> [STATED EXERCISE 1]:
Reproduce word for word the part of the gaming forum thread that opens with the words containing "## Talembar (Apr 6, 2008)" and closes with "during a weeknight.".
> [STATED EXERCISE 2]:
In the gaming forum thread, what does Talembar say matters more than age when considering a potential new player?

> [PASSAGE PROVIDED]:
——————————

Yeah, me too.  (Funny, we might know each other RL.)  Scott from Gamer's Gambit has a Gamemaster sign downstairs they inherited from one of the Bergen Mall location, though I don't know if it was the original downstairs location or when they moved upstairs.  I moved more to Time Warp (about 5 minutes from me) when it moved to it's current location, and through the owners between Gamemaster and Gamer's Gambit.  Time Warp is solid, also has a good comics area if you're into it.  But that that friends are running Gamer's Gambit I go there for everything.  No knock of Time Warp, but a few decades of friendship trumps.  

Cheers,
=Blue(23)


----------



## Talembar (Apr 4, 2008)

I doubt we know each other -- I'd remember. But we may have run into one another at one of the stores...totally understand the loyalty to friends -- it's a must!

   We're still on the lookout for a player...Ironblue, the age-thing may not be an issure -- it's more of a maturity-thing, and to be sure the potential new guy is 'up-to-speed' on all the rules. So don't discount yourself yet...tell me more about what you've played & what type of game you're interested in...

~Jace


----------



## Talembar (Apr 6, 2008)

Blue said:
			
		

> I'm in Essex county near the Willowbrook Mall.  Same situation - family, kids, limited time to play, want heavy story.
> 
> The current 3.5 game I run doesn't have an opening, but in June I'll be running a 4e mini-campaign (or adventure path I think they call it now).  It'll be more linear high-action then my continuing campaign which is very RP-intensive, shades of grey sandbox style, but if you're interested I'm always up to meet new gamers.  I run one game every other week, during a weeknight.
> 
> ...

——————————

> [PROVIDED DATA]:
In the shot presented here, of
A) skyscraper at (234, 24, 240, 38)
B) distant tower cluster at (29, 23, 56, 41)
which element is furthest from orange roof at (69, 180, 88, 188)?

——————————

> [SOLUTION 1]:
## Talembar (Apr 6, 2008)

Blue said:
			
		

> I'm in Essex county near the Willowbrook Mall.  Same situation - family, kids, limited time to play, want heavy story.
> 
> The current 3.5 game I run doesn't have an opening, but in June I'll be running a 4e mini-campaign (or adventure path I think they call it now).  It'll be more linear high-action then my continuing campaign which is very RP-intensive, shades of grey sandbox style, but if you're interested I'm always up to meet new gamers.  I run one game every other week, during a weeknight.

> [SOLUTION 2]:
Maturity, and being sure the potential new player is up-to-speed on all the rules.